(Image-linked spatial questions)
☆ ☆ ☆

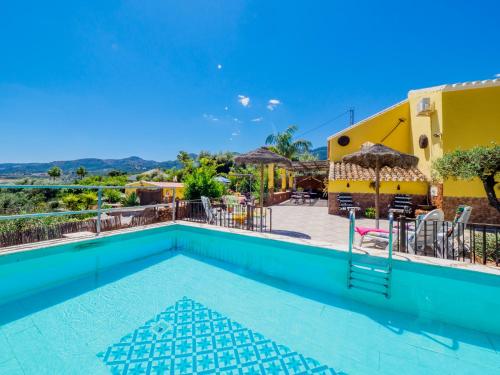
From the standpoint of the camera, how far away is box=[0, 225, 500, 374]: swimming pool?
2928 mm

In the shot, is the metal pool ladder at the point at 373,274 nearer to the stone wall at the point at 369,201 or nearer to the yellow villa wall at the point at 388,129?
the stone wall at the point at 369,201

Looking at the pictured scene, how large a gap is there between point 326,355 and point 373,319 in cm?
131

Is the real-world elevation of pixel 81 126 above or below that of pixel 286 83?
above

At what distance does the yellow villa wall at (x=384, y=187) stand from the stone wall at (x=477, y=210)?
Answer: 1.72 meters

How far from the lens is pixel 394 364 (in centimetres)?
294

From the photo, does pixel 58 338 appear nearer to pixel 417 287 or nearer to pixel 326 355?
pixel 326 355

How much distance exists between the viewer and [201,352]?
10.0ft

☆ ☆ ☆

(Task instructions) Rewrite every row with "yellow villa wall" switched to "yellow facade" and everything else unchanged. Omit the picture lines from your answer.

(Written reply)
From the standpoint of the camera, how far away is box=[0, 225, 500, 374]: swimming pool?
2928 mm

In the shot, is the metal pool ladder at the point at 373,274 nearer to the stone wall at the point at 369,201 or nearer to the yellow facade at the point at 388,129?
the stone wall at the point at 369,201

Looking at the pictured scene, how large a gap is there between point 326,355 and point 373,319 in cm?
131

Is the real-world elevation of pixel 81 126 above or below that of pixel 286 83?
above

At what distance does the yellow facade at (x=384, y=187) stand from the stone wall at (x=477, y=210)?
Answer: 1.72 meters

How far from the lens is pixel 394 364 (in centimetres)?
294

From the photo, does pixel 58 338 appear nearer to pixel 417 287 or nearer to pixel 326 355?
pixel 326 355

How much distance exists between the viewer and [201,352]?
10.0ft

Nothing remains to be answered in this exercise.